KnowData: Knowledge-Enabled Data Generation for Improving Multimodal Models

YiPeng Chen; Chulin Xie; Zinan Lin; Dawn Song; Bo Li

KnowData: Knowledge-Enabled Data Generation for Improving Multimodal Models

YiPeng Chen, Chulin Xie, Zinan Lin, Dawn Song, Bo Li

26 Sept 2024 (modified: 05 Feb 2025)Submitted to ICLR 2025EveryoneRevisionsBibTeXCC BY 4.0

Keywords: Multimodal learning; Knowledge integration; Synthetic datasets; Zero-shot classification

TL;DR: In this paper, we introduce a framework to enhance the quality of synthetic image-text pairs for multimodal models such as CLIP by integrating real-world knowledge explicitly into the generation.

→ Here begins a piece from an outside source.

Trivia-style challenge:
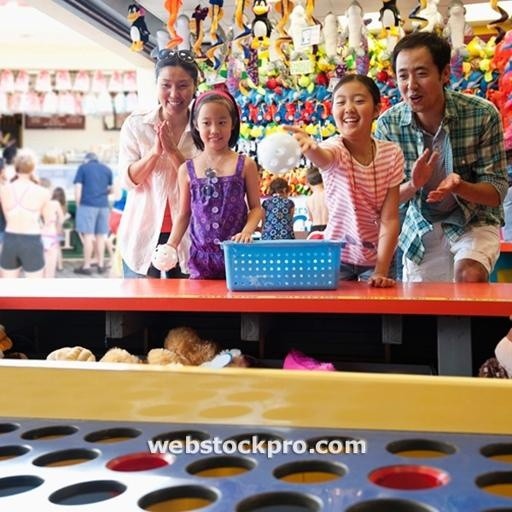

Abstract: In this paper, we introduce a framework to enhance the quality of synthetic image-text pairs for multimodal models such as CLIP. Our approach, named KnowData, integrates real-world knowledge explicitly into the generation of text descriptions. It combines structured knowledge from knowledge graphs like ConceptNet and unstructured knowledge extracted from Wikipedia, to ensure that the generated text descriptions are both contextually rich and accurately reflective of real-world knowledge. Additionally, we leverage Large Language Models for the expansion, summarization, and refinement of the text descriptions to ensure their coherence. These enriched texts are subsequently used to generate images through advanced text-to-image models like Stable Diffusion and DALLE-3. CLIP models are then fine-tuned with these synthetic image-text pairs for zero-shot classification tasks. Our experiments across 9 datasets demonstrate that CLIP models fine-tuned with our knowledge-guided synthetic datasets outperform state-of-the-art (SOTA) zero-shot CLIP methods (e.g., +11.23% on DTD and +4% on EuroSAT based on ViT-B/16 model; +11.47% on CIFAR-100 and +7.99% on DTD based on ResNet-50 model). These results showcase the improved out-of-distribution robustness and adaptability of our approach across a diverse set of data domains. We further substantiate the design of KnowData through ablation studies, revealing that the integration of knowledge not only enhances zero-shot performance but also contributes to the reliability, diversity, and detail-orientation of the generated synthetic images, thereby offering better data scaling laws for model performance.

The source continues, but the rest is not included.